Mungkin, hal posisif dari spanduk gerakan moral yang dilancarkan oleh para ormas dan gerakan kepemudaan tersebut, setidaknya menjadi proses pembelajaran politik untuk masyarakat. Gerakan langsung juga ada, yakni dengan membentuk tim pengawas independen pemantau pilurdes, dan sebagainya. Akan tetapi bukan hanya prosesnya saja yang dikritisi, visi dan misi mereka itulah sasaran pengkritisian tersebut. Hal ini karena program-program mereka lah yang akan menentukan gerak langkah ke depan.
Ada adagium politik yang tidak asing di telinga kita “tak ada teman sejati,  tak ada  musuh yang abadi, sepanjang masih ada kompromi”. Di sini kita bisa menarik sebuah kesimpulan sederhana, bahwa selain sikap politik yang abu-abu,  bahasa politik (janji politik-red) para politisi yang diobral pun tak sepenuhnya konsisten ditunaikan.

BLOK DATA.
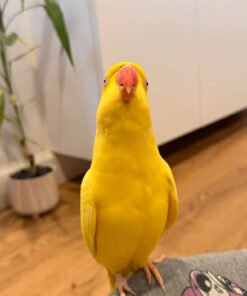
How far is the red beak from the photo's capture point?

PETUNJUK PENGERJAAN.
a - Tuliskan semua bagian adagium politik yang dikutip dalam tulisan tentang pilurdes, masing-masing pada satu baris.
b - Jawablah pertanyaan berikut berdasarkan tulisan tentang pilurdes.
(i) Gerakan langsung apa yang disebutkan sebagai contoh?
(ii) Menurut tulisan itu, apa yang akan menentukan gerak langkah ke depan?
(iii) Apa yang dikatakan tak sepenuhnya konsisten ditunaikan?
c - Lanjutkan tulisan tentang pilurdes dan janji politik para politisi mulai dari kalimat terakhirnya.

JAWABAN LATIHAN.
a -
tak ada teman sejati
tak ada musuh yang abadi
sepanjang masih ada kompromi

b -
(i) Membentuk tim pengawas independen pemantau pilurdes.
(ii) Program-program mereka.
(iii) Bahasa politik (janji politik) para politisi yang diobral.

c -
Harapan ke depan, adalah siapapun pemimpinya, pria maupun wanita tidak menjadi soal. Permasalahannya adalah bisa tidak mereka membawa desa ini menjadi lebih sejahtera. Bukan hanya memimpin untuk meraup kekuasaan dan keuntungan pribadi maupun kelompok. Tapi ada hal yang lebih krusial, khalayak umum. Mereka dipilih dari rakyat, oleh rakyat, untuk rakyat. Maka mereka harus bekerja untuk rakyat secara keseluruhan. Jangan bangga dengan amanah (pemimpin-red), karena apa yang kau pimpin akan dipertanggungjawabkan di hari akhir kelak. Jangan merasa arogan dengan kekuasaan, anda adalah pemerintah, yang berarti orang yang memberikan perintah. Tetapi perintah itu adalah hasil keputusan masyarakat. Jangan anda membuat keputusan sepihak mengatasnamakan masyarakat. Kepada masyarakat, jangan takut kepada pemimpin, presiden sekali pun. Pemimpin hanyalah symbol dari kekuasaan. Lakukan protes apabila hak anda tidak terpenuhi, turun ke jalan, berteriak sekencang mungkin. Jika tidak mendengar maka silahkan diadili !
[Murni Opini Pribadi, mohon maaf jika ada yang tersinggung, bukan maksud saya menyinggung. Yang saya inginkan hanya perbaikan dan perubahan. Fastabiqul Khoirot.]

 
Munggur, 2 Juni 2012.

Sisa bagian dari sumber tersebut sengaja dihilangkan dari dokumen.